→ Requirement
Copy the records below word for word, from the very first line through the line that contains "57.6 inches".

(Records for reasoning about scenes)
>> Begin

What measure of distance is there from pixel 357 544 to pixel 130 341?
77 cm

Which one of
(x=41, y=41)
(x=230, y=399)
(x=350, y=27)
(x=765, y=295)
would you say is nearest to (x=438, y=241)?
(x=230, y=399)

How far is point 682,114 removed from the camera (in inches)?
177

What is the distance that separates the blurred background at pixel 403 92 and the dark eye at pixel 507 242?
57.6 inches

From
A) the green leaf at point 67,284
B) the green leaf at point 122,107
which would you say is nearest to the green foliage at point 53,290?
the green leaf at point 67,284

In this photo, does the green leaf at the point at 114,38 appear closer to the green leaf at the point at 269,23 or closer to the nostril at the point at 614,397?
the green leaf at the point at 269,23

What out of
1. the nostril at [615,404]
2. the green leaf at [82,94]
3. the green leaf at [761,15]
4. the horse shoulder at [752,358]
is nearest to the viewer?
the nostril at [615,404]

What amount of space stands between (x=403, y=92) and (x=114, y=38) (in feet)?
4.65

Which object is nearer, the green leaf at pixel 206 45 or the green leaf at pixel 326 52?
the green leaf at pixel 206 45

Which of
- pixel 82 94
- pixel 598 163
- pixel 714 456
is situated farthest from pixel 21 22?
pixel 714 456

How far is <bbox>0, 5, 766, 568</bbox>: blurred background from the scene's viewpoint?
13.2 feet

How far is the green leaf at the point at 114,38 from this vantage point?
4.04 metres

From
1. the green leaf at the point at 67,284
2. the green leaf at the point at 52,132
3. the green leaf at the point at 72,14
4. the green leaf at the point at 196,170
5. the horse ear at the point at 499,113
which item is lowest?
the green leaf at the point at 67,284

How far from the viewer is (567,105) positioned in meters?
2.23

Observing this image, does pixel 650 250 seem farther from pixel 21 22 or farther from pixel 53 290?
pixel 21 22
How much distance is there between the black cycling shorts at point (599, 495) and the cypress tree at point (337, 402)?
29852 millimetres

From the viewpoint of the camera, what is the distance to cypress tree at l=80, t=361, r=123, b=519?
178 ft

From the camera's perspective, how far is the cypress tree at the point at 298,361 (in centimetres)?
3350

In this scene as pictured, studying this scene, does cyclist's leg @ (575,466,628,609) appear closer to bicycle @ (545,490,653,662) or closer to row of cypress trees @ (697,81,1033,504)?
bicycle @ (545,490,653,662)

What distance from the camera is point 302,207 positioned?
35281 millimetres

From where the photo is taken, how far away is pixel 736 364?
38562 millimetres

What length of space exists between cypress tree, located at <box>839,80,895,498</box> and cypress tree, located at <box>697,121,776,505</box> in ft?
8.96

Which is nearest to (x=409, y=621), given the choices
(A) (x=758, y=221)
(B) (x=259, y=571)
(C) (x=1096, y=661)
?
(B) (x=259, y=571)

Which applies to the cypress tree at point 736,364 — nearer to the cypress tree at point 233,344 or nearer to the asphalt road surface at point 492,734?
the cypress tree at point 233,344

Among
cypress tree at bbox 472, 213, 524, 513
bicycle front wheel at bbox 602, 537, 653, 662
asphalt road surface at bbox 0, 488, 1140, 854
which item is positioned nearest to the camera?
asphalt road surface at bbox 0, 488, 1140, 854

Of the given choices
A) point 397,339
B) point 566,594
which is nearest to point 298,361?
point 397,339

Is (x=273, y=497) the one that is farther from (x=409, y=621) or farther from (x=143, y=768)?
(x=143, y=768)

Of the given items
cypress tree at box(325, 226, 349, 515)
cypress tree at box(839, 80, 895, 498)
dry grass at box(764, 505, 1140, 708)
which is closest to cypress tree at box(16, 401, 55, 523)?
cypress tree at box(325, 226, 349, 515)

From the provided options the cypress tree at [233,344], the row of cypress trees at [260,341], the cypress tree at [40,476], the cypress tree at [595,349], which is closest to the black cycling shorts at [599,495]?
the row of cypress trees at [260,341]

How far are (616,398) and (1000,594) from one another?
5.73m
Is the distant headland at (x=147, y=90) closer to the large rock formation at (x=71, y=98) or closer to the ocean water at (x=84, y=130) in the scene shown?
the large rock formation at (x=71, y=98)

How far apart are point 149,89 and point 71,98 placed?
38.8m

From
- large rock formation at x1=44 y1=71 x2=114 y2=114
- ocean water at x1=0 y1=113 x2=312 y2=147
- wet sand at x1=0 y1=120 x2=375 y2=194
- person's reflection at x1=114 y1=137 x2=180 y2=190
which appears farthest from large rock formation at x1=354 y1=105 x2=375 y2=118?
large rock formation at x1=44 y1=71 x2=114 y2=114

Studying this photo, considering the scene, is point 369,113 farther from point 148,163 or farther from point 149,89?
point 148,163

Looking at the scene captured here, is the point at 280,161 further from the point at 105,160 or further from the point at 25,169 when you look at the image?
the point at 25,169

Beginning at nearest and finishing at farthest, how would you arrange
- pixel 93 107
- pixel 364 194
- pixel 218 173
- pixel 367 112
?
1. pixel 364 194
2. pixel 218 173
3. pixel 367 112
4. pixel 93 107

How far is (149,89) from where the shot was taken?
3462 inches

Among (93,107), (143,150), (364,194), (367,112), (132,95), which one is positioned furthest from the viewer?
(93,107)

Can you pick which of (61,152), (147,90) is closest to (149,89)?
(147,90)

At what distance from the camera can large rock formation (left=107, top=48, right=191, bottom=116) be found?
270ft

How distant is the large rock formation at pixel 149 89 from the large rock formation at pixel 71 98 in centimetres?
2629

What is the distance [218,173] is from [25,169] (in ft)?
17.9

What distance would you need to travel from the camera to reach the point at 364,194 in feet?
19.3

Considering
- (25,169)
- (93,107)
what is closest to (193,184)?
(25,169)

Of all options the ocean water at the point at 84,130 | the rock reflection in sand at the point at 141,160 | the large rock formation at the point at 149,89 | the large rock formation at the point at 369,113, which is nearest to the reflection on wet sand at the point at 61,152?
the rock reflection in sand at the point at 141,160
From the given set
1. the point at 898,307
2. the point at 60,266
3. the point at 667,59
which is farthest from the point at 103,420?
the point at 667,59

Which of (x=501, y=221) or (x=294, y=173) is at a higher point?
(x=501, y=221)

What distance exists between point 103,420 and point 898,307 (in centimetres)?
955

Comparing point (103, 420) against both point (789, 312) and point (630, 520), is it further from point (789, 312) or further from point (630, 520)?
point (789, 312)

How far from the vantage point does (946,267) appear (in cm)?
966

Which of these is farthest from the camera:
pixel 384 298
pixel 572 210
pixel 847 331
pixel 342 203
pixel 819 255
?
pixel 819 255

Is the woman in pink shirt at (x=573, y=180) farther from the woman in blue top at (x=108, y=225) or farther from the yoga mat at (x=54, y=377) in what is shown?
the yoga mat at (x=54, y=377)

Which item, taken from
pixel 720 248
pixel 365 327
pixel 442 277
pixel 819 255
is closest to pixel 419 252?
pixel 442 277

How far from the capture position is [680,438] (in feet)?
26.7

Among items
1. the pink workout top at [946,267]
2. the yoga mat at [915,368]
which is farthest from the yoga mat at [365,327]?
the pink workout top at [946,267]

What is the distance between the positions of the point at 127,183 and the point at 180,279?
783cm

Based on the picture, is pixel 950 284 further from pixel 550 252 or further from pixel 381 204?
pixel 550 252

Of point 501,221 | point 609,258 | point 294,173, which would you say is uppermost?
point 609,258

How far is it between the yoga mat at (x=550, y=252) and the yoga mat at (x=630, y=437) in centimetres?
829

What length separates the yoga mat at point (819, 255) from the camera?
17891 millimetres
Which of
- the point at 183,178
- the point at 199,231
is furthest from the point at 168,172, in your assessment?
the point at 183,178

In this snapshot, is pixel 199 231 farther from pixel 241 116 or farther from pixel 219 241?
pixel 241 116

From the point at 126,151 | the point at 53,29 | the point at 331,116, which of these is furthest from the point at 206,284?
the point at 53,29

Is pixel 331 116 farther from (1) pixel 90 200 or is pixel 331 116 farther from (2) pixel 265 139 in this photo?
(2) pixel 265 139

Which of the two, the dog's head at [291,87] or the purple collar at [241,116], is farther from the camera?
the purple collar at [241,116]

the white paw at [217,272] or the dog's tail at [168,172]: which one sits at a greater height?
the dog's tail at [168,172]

>> End

→ Problem solution
What measure of distance is there from pixel 357 544 to pixel 130 341?
77 cm

Which one of
(x=41, y=41)
(x=230, y=399)
(x=350, y=27)
(x=765, y=295)
would you say is nearest to (x=438, y=241)?
(x=230, y=399)

How far is point 682,114 removed from the camera (in inches)?
177

What is the distance that separates the blurred background at pixel 403 92 and the dark eye at pixel 507 242?
57.6 inches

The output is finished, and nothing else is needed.